A Tale of Two Counties

“The Tale of Two Counties” is more than a comparative analysis of the contrasting efficiencies of two county governments – Fairfield and Edgefield counties. It is also a call to arms to demand an effective and efficient government for Fairfield County citizens.

Fairfield County’s budgeting priority should be to reach out to Edgefield County for comprehensive coaching. Edgefield has the Holy Grail of budgets when compared to ours. They do not have the fat in their budget to suddenly embark on a $300,000+ “Collapsing Football Field.” Edgefield obviously knows how to prioritize needs over wants and monuments to waste. Perhaps coaching from the Edgefield government team will show Fairfield how to better channel the citizens’ money away from feeding the government and into more productive services.

There are many similarities between the two counties besides their names. They are both beautiful rural counties located adjacent to a small metro area. Both have population densities well below state average, but Edgefield has less land mass and 3,000 more residents. Both counties are blessed with a willing and hardworking labor force. Both counties are naturally blessed.

The similarities, however, abruptly end when comparing government resource management. The latest data supplied by the S.C. Association of Counties reflects Edgefield’s obvious superiority over Fairfield in government efficiency. Additional validations of Fairfield’s comparative government inefficiency is found throughout its own ‘Tax Rate and Service Analysis.’ Edgefield’s general fund total is $307 per capita, while Fairfield spends more than three times as much at $1,005. Fairfield’s per capita budget figure is still more than three times larger even when factoring the two departments not in Edgefield’s’ budget. Yes, Fairfield’s’ government spends a lot more money.
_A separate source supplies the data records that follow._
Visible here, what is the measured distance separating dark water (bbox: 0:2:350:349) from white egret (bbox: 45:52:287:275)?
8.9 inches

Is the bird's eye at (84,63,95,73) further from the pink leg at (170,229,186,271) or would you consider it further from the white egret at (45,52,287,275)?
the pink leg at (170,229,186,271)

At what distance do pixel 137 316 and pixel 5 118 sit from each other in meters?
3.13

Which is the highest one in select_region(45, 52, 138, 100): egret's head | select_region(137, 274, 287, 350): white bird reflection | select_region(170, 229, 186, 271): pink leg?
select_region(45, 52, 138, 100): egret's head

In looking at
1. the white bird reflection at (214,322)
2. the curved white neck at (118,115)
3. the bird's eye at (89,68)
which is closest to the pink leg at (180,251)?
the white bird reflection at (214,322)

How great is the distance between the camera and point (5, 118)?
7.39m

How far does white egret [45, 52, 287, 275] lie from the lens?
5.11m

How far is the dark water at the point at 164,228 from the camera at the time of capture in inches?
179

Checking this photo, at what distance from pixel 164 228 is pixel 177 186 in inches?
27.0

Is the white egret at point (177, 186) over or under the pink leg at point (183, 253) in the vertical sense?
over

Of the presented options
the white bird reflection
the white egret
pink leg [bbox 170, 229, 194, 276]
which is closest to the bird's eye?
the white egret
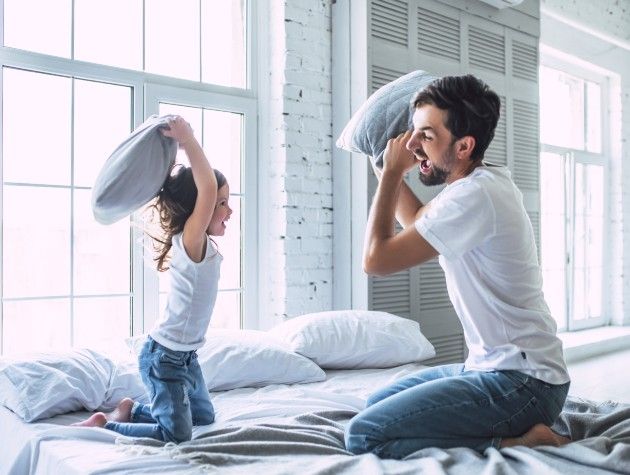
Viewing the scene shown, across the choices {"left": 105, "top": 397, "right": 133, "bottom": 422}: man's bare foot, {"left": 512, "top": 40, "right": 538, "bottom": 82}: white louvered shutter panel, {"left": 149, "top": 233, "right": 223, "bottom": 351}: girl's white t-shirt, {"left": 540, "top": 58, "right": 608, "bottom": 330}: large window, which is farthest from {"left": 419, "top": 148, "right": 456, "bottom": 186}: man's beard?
{"left": 540, "top": 58, "right": 608, "bottom": 330}: large window

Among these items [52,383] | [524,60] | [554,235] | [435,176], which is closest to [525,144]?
[524,60]

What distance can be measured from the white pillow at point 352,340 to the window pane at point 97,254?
0.73 m

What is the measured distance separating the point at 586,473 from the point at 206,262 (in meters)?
1.06

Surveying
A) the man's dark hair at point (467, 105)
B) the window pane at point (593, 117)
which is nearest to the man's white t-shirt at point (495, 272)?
the man's dark hair at point (467, 105)

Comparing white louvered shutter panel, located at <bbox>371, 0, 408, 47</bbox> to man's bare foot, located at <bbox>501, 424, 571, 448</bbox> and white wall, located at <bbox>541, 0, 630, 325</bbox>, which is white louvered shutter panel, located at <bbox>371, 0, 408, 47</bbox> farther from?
white wall, located at <bbox>541, 0, 630, 325</bbox>

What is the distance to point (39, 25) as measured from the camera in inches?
99.4

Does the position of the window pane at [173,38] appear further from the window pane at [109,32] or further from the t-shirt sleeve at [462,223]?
the t-shirt sleeve at [462,223]

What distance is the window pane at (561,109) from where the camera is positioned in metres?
5.11

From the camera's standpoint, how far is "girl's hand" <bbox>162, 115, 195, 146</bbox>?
1.68 metres

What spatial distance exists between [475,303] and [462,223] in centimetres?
21

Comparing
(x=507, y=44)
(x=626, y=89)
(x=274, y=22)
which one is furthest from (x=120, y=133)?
(x=626, y=89)

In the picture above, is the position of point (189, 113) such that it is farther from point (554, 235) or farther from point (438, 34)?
point (554, 235)

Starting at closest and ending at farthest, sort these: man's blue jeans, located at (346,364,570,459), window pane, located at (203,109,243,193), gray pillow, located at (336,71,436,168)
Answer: man's blue jeans, located at (346,364,570,459)
gray pillow, located at (336,71,436,168)
window pane, located at (203,109,243,193)

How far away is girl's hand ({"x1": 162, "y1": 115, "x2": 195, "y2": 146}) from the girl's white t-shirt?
27 centimetres
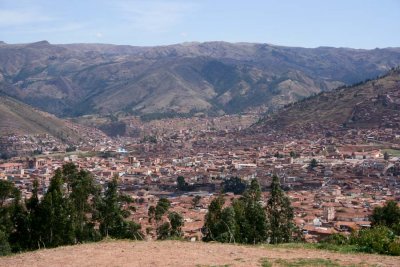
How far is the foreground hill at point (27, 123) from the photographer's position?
12050cm

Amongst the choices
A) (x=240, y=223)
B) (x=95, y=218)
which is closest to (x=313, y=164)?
(x=240, y=223)

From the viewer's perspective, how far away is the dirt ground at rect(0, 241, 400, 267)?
39.8 ft

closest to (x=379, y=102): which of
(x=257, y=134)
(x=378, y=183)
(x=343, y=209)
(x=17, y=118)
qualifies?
(x=257, y=134)

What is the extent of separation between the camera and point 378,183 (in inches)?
2509

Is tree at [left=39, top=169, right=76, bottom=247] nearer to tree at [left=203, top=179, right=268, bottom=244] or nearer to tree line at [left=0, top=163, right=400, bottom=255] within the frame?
tree line at [left=0, top=163, right=400, bottom=255]

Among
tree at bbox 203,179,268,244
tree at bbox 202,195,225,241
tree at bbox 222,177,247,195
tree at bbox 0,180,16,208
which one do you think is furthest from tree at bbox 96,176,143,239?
tree at bbox 222,177,247,195

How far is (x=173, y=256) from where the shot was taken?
1288 cm

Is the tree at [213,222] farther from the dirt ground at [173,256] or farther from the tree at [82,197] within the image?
the dirt ground at [173,256]

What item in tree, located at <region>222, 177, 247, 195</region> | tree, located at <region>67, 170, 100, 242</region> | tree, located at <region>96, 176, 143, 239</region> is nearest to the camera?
tree, located at <region>67, 170, 100, 242</region>

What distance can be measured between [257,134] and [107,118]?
7854 cm

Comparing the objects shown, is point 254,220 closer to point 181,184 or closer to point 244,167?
point 181,184

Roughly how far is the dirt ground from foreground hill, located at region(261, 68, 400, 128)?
94.6 meters

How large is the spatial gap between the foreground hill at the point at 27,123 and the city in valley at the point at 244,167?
12.3 feet

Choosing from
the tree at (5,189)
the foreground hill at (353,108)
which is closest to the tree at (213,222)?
the tree at (5,189)
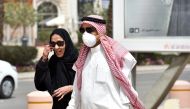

Fairfield’s’ massive government spending is fueled by hundreds of millions of dollars from V.C. Summer, plus one of the highest property tax rates in the state. In contrast, Edgefield’s’ total millage rate is 109 vs. our 183, which is a 68 percent increase over Edgefield’s. Edgefield has 5.56 government employees per capita but we nearly double that figure with 11.35 employees per capita. For argument’s sake, you can true up Edgefield’s’ staffing in law enforcement, EMS, dispatch and animal control to match Fairfield’s’ and you will still find we have 30 percent more employees than our sister county.

I am not saying our staffing levels are optimum. Further, Edgefield’s’ government payroll total is $5.4 million while ours is a whopping 59 percent, more at $8.6 million. This helps to explain why (along with our more than substantial school spending) Edgefield has a mill value of $72,000 and ours is an incredible $127,000, or 76 percent more. Clearly, Fairfield County’s government requires a lot more money to operate.

One might think our V.C. Summer riches and our immense government apparatus would produce a far superior quality of life. Not so fast my friend.

When compared to Edgefield (or many other counties) we see Fairfield can have a great future if we properly manage our resources. As of March 2015, Fairfield had the state’s 31st lowest unemployment rate and Edgefield had the state’s 15th lowest unemployment rate. Note Edgefield’s efficient government is also able to afford higher average employee salaries. Based on calculating the average government employee salary for Fairfield ($8.6 million payroll ÷ 309 employees) and Edgefield ($5.4 million payroll ÷ 170 employees) we see true income inequality between the two government employee teams. Additionally, according to the Robert Wood Johnson foundation, Edgefield’s’ overall health environment factor is ranked 20th in the state while ours is ranked 29th. Further, Edgefield’s’ physical environment is ranked 20th in the state while ours 46th. Additionally, 46 percent of Edgefield’s’ citizens have access to exercise opportunities but it’s only 34 percent in Fairfield, despite a recreation budget that is more than five times larger per capita.

The bottom line: We can do a much better job of serving the citizens with a more effective and efficient government in Fairfield County. I have a great deal of confidence that our County Council will make the hard decisions and take bold steps to ensure our government is properly set up to prudently manage our vast resources. Soon, please.